En este capítulo no pretendemos sino ofrecer un mapa algo desordenado del cúmulo de productos curativos que los neuróticos porteños tuvieron al alcance de la mano en las décadas finales del siglo XIX. Sería difícil establecer con precisión cuándo desembarcan en las páginas de avisos las publicidades de cada una de las sustancias que habrán de retener nuestra atención. Lo que sí podemos afirmar con cierta seguridad es que desde comienzos de la década de 1880 la cantidad de esos avisos ha crecido de modo significativo, y también se ha reforzado su sofisticación en términos gráficos. En los inicios de nuestro arco temporal, lo nervioso, muchas veces declinado como debilidad, aparece como una condición mórbida apenas circunscripta. Son promocionados como remedios contra esas afecciones muchos productos que sirven en verdad para revertir variados procesos de decaimiento, pérdida de fuerzas o agotamiento.
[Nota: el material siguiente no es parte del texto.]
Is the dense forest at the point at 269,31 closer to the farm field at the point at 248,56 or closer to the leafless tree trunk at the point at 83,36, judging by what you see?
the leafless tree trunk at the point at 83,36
Las enfermedades nerviosas quedan confundidas, en el mensaje de promesa curativa enunciado por esas publicidades, con malestares que han ganado ya una entidad más segura: tuberculosis, clorosis o digestiones difíciles. Poco a poco, tal como veremos, no solamente comienzan a recibir nombres propios más claros (neurastenia, histeria, etc.), sino que quedan asociadas a sustancias que les son privativas en esa farmacopea casi plebeya.2
La expansión del mercado de remedios constituye tan sólo una pequeña muestra de las alteraciones que se producen hacia fines de siglo en las pautas de consumo de los argentinos. La modernización económica, sumada al crecimiento demográfico y al afianzamiento de la urbe, trajeron como corolario la conformación de un mercado interno que dejó atrás la vieja lógica del auto-abastecimiento, y que pasó a estar regido por la espiral del consumo (Rocchi, 1999; Szir & Félix-Didier, 2004). Según algunos cálculos aproximativos, entre 1880 y el inicio de la Primera Guerra, el tamaño del mercado interno local creció unas nueves veces; en ese mismo lapso, los sectores medios, al menos en lo que respecta a la región del litoral del país, pasaron del 15 al 30 por ciento de la población total, y su poder adquisitivo se triplicó (Hora, 2010). La vida cotidiana de los habitantes de Buenos Aires comenzó a estar teñida por el acceso creciente a una amplia gama de productos (alimentos, vestidos, muebles, adornos, bebidas, etc.), despachados por una extensa red de negocios y agentes sociales. José Wilde fue un testigo privilegiado de esa metamorfosis; en sus memorias de 1881 se encargó de subrayar el contraste entre la vieja sociedad de 1830 o 1840, de ritmos aún coloniales, y la que él llegó a conocer en su vejez, en la cual el “furor por la novedad” alimentaba un mercado infinito de objetos (Wilde, 1881). Ese proceso se vio reflejado y fortalecido por el desarrollo de la publicidad visual, que en los últimos años ha recibido una fuerte atención de los estudiosos de la cultura gráfica de fin de siglo (Szir, 2009a, 2009b; Tell, 2009; Bonelli Zapata, 2017).